• _Task description_:
Reproduce the listing below from the line with "Pascal Lainé - B comme Barabbas." to the line with "IndigoVision by Motorola", both lines included, character for character, minus any pictures.

*** Input ***

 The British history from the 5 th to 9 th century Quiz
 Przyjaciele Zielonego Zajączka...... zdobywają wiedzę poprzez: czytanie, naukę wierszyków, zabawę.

*** End of Input ***
*** Input ***

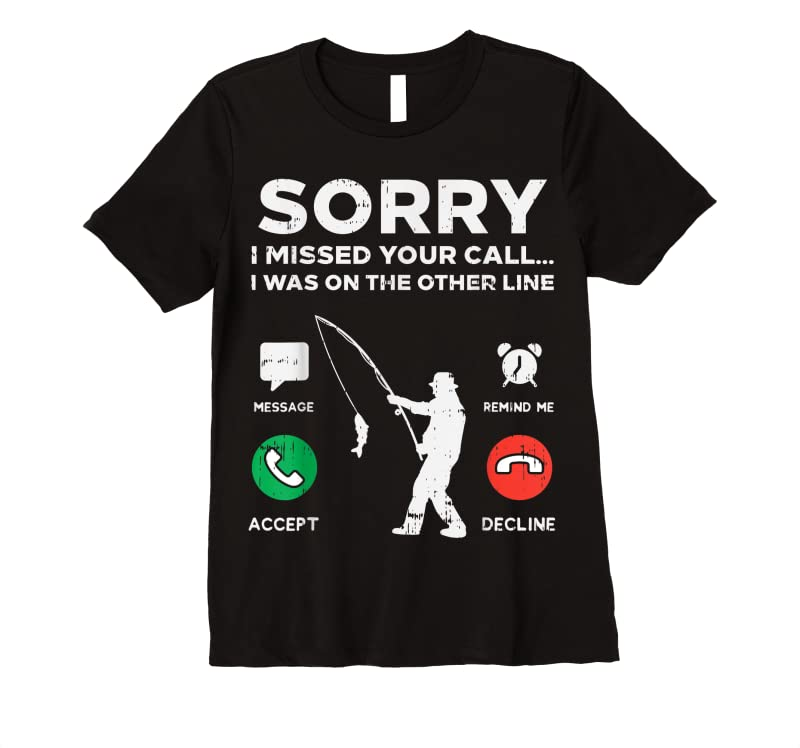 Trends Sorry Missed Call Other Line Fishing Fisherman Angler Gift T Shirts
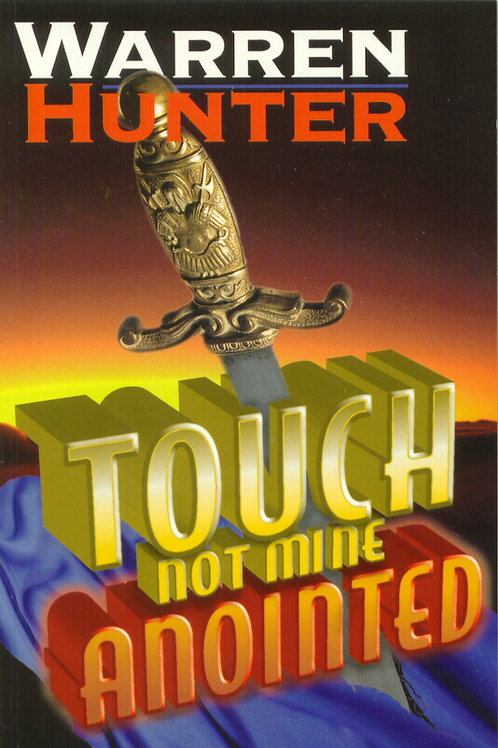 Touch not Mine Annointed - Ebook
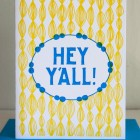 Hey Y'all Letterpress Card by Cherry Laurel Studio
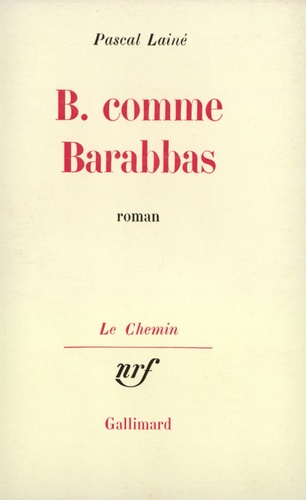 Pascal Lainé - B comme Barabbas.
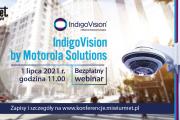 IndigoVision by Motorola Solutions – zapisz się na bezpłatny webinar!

*** End of Input ***
*** Input ***

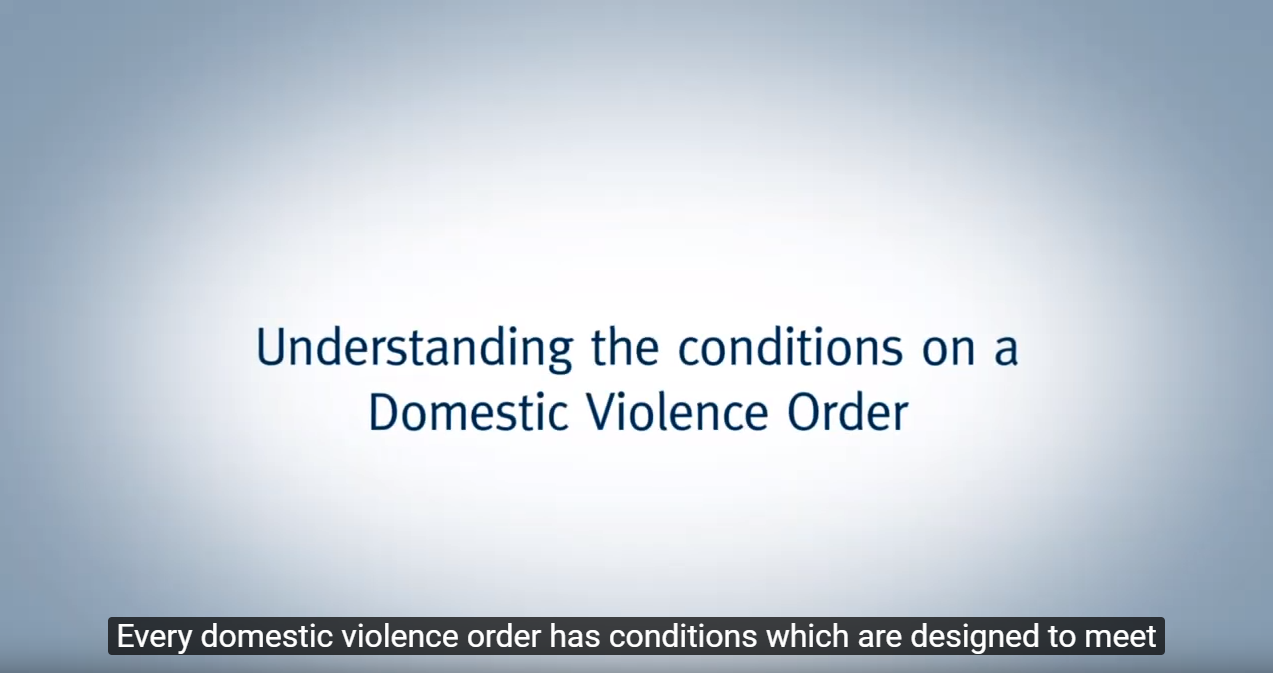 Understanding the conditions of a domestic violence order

*** End of Input ***

• _The completed task_:
 Pascal Lainé - B comme Barabbas.
 IndigoVision by Motorola Solutions – zapisz się na bezpłatny webinar!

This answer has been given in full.